[Scene question records]

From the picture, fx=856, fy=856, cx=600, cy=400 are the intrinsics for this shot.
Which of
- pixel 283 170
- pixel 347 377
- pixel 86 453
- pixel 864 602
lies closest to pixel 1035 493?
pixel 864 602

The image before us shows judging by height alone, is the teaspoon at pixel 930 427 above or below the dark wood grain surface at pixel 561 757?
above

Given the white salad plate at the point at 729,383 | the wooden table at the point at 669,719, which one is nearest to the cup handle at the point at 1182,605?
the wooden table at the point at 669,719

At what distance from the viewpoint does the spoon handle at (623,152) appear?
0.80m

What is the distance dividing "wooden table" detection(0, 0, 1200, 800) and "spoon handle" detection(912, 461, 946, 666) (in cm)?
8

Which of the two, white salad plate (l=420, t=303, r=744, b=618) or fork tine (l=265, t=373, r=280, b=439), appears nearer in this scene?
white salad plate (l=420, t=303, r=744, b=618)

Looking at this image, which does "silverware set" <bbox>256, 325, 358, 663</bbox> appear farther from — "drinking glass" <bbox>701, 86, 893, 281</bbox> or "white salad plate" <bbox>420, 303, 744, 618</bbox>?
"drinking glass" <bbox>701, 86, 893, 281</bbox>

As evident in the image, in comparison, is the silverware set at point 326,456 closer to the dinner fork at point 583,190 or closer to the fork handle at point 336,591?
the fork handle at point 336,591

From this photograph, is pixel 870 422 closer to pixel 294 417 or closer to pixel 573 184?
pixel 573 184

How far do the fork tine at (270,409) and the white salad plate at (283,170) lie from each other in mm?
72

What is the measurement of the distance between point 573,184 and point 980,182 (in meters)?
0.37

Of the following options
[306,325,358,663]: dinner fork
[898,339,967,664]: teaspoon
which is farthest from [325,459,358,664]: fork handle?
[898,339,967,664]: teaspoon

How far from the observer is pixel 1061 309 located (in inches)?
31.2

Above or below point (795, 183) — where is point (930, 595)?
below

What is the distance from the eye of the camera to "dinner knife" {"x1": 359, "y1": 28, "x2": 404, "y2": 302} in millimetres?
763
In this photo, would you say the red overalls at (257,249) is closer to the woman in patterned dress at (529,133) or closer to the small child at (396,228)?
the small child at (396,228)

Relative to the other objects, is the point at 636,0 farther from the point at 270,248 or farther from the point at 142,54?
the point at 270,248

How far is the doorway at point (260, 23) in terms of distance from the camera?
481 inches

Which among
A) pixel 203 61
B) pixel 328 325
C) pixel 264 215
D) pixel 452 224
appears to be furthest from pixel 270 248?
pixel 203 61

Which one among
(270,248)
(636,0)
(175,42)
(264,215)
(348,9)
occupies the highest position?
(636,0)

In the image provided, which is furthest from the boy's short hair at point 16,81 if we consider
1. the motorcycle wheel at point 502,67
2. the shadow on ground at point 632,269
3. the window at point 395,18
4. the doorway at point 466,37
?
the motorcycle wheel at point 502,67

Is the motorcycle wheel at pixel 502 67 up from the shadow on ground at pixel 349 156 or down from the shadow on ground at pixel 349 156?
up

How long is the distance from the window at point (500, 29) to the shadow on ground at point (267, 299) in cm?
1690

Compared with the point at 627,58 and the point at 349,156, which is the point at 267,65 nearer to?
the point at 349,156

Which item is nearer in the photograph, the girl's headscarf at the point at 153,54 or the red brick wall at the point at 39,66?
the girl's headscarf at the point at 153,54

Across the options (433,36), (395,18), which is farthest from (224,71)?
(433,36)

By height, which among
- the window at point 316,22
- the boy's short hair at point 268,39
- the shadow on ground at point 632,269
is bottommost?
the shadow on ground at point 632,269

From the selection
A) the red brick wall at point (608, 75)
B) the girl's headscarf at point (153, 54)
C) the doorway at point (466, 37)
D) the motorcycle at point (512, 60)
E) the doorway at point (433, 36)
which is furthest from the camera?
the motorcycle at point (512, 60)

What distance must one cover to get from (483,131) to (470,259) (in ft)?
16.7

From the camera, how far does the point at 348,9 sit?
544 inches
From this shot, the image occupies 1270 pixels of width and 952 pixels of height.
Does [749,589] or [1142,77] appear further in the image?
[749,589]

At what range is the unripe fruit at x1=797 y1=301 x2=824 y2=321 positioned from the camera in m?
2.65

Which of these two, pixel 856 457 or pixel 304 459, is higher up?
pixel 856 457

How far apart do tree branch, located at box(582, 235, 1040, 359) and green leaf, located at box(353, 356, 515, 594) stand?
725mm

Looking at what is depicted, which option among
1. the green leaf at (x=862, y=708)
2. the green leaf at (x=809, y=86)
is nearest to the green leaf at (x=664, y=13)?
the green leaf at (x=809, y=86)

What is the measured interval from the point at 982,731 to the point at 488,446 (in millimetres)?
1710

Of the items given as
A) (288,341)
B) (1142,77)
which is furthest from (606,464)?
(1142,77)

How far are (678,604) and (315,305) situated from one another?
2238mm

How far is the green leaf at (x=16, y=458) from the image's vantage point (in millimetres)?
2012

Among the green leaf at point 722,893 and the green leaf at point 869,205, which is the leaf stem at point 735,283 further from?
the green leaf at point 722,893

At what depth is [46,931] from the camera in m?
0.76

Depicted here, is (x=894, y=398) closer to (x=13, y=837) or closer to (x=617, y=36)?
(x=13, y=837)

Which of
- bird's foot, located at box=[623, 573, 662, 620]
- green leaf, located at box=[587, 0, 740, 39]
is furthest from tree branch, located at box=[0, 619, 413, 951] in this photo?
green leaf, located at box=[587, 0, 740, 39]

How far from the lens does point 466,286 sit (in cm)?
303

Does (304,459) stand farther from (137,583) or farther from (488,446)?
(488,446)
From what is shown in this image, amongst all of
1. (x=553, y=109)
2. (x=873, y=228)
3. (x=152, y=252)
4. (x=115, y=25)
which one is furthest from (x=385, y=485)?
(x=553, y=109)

TASK BRIEF >> Every entry must be output again, exactly as written above.

ANSWER BELOW >>
From the picture, fx=856, fy=856, cx=600, cy=400 are the intrinsics for this shot.
Which of
- pixel 283 170
- pixel 347 377
- pixel 86 453
- pixel 864 602
lies closest to pixel 1035 493?
pixel 864 602

The image before us shows judging by height alone, is the teaspoon at pixel 930 427 above or below the dark wood grain surface at pixel 561 757?
above

Given the white salad plate at the point at 729,383 | the wooden table at the point at 669,719, which one is nearest to the cup handle at the point at 1182,605?
the wooden table at the point at 669,719

At what distance from the viewpoint does the spoon handle at (623,152) appear?
0.80m

What is the distance dividing "wooden table" detection(0, 0, 1200, 800) and "spoon handle" detection(912, 461, 946, 666) (in cm)?
8

Which of the two, white salad plate (l=420, t=303, r=744, b=618) or fork tine (l=265, t=373, r=280, b=439), appears nearer in this scene?
white salad plate (l=420, t=303, r=744, b=618)

Looking at this image, which does "silverware set" <bbox>256, 325, 358, 663</bbox> appear farther from — "drinking glass" <bbox>701, 86, 893, 281</bbox> or "white salad plate" <bbox>420, 303, 744, 618</bbox>?
"drinking glass" <bbox>701, 86, 893, 281</bbox>

As evident in the image, in comparison, is the silverware set at point 326,456 closer to the dinner fork at point 583,190 or closer to the fork handle at point 336,591?
the fork handle at point 336,591

From this photograph, is pixel 870 422 closer to pixel 294 417 or closer to pixel 573 184?
pixel 573 184

How far do the fork tine at (270,409) and the white salad plate at (283,170) lie from each other in mm?
72

What is the measurement of the distance between point 573,184 and point 980,182 (in meters)?
0.37

Of the following options
[306,325,358,663]: dinner fork
[898,339,967,664]: teaspoon
which is farthest from [325,459,358,664]: fork handle?
[898,339,967,664]: teaspoon

How far from the observer is pixel 1061 309 located (in inches)?
31.2

Above or below point (795, 183) — where is point (930, 595)?
below

What is the distance from the eye of the camera to "dinner knife" {"x1": 359, "y1": 28, "x2": 404, "y2": 302} in millimetres?
763
In this photo, would you say the red overalls at (257,249) is closer to the woman in patterned dress at (529,133) or closer to the small child at (396,228)?
the small child at (396,228)

Relative to the other objects, is the point at 636,0 farther from the point at 270,248 or farther from the point at 142,54?
the point at 270,248

How far is the doorway at point (260, 23) in terms of distance from the camera?
481 inches

Which among
A) pixel 203 61
B) pixel 328 325
C) pixel 264 215
D) pixel 452 224
appears to be furthest from pixel 270 248?
pixel 203 61

Which one among
(270,248)
(636,0)
(175,42)
(264,215)
(348,9)
occupies the highest position?
(636,0)

In the image provided, which is furthest from the boy's short hair at point 16,81 if we consider
1. the motorcycle wheel at point 502,67
2. the shadow on ground at point 632,269
3. the window at point 395,18
4. the doorway at point 466,37
?
the motorcycle wheel at point 502,67

Is the motorcycle wheel at pixel 502 67 up from the shadow on ground at pixel 349 156 or down from the shadow on ground at pixel 349 156?
up

How long is the distance from the window at point (500, 29) to the shadow on ground at point (267, 299) in cm?
1690

Compared with the point at 627,58 and the point at 349,156, which is the point at 267,65 nearer to?
the point at 349,156

Which item is nearer in the photograph, the girl's headscarf at the point at 153,54 or the red brick wall at the point at 39,66?
the girl's headscarf at the point at 153,54

Across the options (433,36), (395,18), which is farthest from (224,71)?
(433,36)

By height, which among
- the window at point 316,22
- the boy's short hair at point 268,39
- the shadow on ground at point 632,269
is bottommost?
the shadow on ground at point 632,269

From the selection
A) the red brick wall at point (608, 75)
B) the girl's headscarf at point (153, 54)
C) the doorway at point (466, 37)
D) the motorcycle at point (512, 60)
E) the doorway at point (433, 36)
which is furthest from the camera?
the motorcycle at point (512, 60)

What distance must one cover to get from (483,131) to (470,259) (in ft)?
16.7

From the camera, how far does the point at 348,9 sit?
544 inches
From this shot, the image occupies 1270 pixels of width and 952 pixels of height.
Does [749,589] or [1142,77] appear further in the image?
[749,589]

At what range is the unripe fruit at x1=797 y1=301 x2=824 y2=321 positioned from the camera in m?
2.65

Which of these two, pixel 856 457 or pixel 304 459, is higher up?
pixel 856 457

How far apart do tree branch, located at box(582, 235, 1040, 359) and green leaf, located at box(353, 356, 515, 594) stand?
725mm

Looking at what is depicted, which option among
1. the green leaf at (x=862, y=708)
2. the green leaf at (x=809, y=86)
is nearest to the green leaf at (x=664, y=13)?
the green leaf at (x=809, y=86)

What is the measured interval from the point at 982,731 to the point at 488,446 (in millimetres)?
1710

Of the items given as
A) (288,341)
B) (1142,77)
which is furthest from (606,464)?
(1142,77)

How far are (678,604) and (315,305) situated from one another?
2238mm

How far is the green leaf at (x=16, y=458) from the image's vantage point (in millimetres)?
2012

Among the green leaf at point 722,893 and the green leaf at point 869,205, which is the leaf stem at point 735,283 further from?
the green leaf at point 722,893

At what depth is [46,931] from the camera in m?
0.76

Depicted here, is (x=894, y=398) closer to (x=13, y=837) or closer to (x=617, y=36)?
(x=13, y=837)

Which of
- bird's foot, located at box=[623, 573, 662, 620]
- green leaf, located at box=[587, 0, 740, 39]
is furthest from tree branch, located at box=[0, 619, 413, 951] in this photo?
green leaf, located at box=[587, 0, 740, 39]

How far from the lens does point 466,286 sit (in cm)?
303

Does (304,459) stand farther from (137,583) or farther from (488,446)?
(488,446)
From what is shown in this image, amongst all of
1. (x=553, y=109)
2. (x=873, y=228)
3. (x=152, y=252)
4. (x=115, y=25)
which one is furthest from (x=385, y=485)?
(x=553, y=109)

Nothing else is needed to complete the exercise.